## STATED GOAL 1
List every line of the records that contains the string "takeaway".

## QUOTED TEXT
Clara was soon a busy homemaker, with a son born in 1916, twins in 1920, and a daughter in 1922. With the cooking and cleaning, gardening, and tending to chickens, the work of a farm wife and mother was never done. Even so, Clara and her sewing supplies were seldom parted. Daughter Millie recalled, “Mother was a home lover...she liked sewing, making quilts, and always had a crochet hook in her hand.” Keeping warm during bitter Saskatchewan winters was a constant concern. Many a homesteader reported frost on the wall and ice in the kettle by morning. The stove needed a constant supply of firewood. Warm clothes and bedding were necessary to protect the family from winter’s chill.

## DATA FOR THIS TASK
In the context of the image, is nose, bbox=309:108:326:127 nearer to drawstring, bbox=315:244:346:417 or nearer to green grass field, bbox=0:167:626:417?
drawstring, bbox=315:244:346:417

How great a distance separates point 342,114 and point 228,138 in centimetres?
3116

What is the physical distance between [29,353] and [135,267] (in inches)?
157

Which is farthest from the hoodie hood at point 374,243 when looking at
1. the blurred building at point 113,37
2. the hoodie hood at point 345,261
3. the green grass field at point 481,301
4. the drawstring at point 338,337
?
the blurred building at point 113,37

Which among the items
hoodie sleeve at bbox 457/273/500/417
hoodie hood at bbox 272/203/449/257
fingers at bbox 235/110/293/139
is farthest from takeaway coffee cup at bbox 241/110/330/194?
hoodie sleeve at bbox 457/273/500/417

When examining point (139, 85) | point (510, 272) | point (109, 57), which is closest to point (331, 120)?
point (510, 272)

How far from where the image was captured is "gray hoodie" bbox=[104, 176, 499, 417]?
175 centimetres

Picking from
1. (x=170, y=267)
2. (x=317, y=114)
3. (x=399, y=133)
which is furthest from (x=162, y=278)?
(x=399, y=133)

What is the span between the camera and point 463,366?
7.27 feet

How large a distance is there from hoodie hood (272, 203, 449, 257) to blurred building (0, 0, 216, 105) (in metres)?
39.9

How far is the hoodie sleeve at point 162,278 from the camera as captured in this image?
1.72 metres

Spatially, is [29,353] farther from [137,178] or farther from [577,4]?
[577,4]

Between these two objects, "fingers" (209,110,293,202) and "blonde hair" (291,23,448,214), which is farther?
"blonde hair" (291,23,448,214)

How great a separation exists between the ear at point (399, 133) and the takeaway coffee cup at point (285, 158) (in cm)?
---
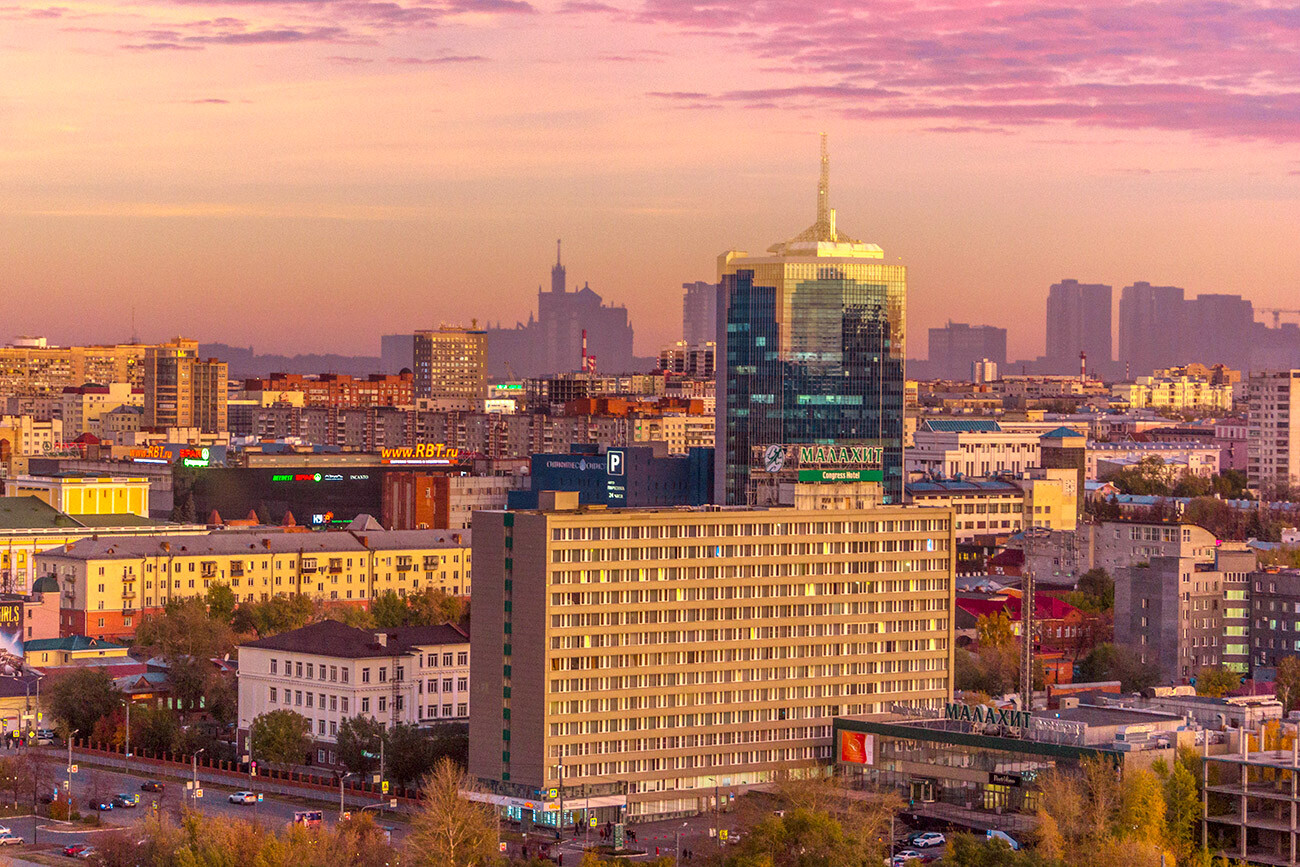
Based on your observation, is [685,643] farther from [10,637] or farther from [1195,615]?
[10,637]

## STATED GOAL 2
Answer these questions from the passage about Clara:
(a) In what year was Clara's daughter born?
(b) What did many homesteaders report finding in the kettle by morning?
(c) What did the stove need a constant supply of?

## EXERCISE RESPONSE 1
is farthest from takeaway coffee cup at bbox 241/110/330/194?
How great a separation exists between the ear at point (399, 133) and the takeaway coffee cup at point (285, 158) (in cm)?

## EXERCISE RESPONSE 2
(a) 1922
(b) Ice
(c) Firewood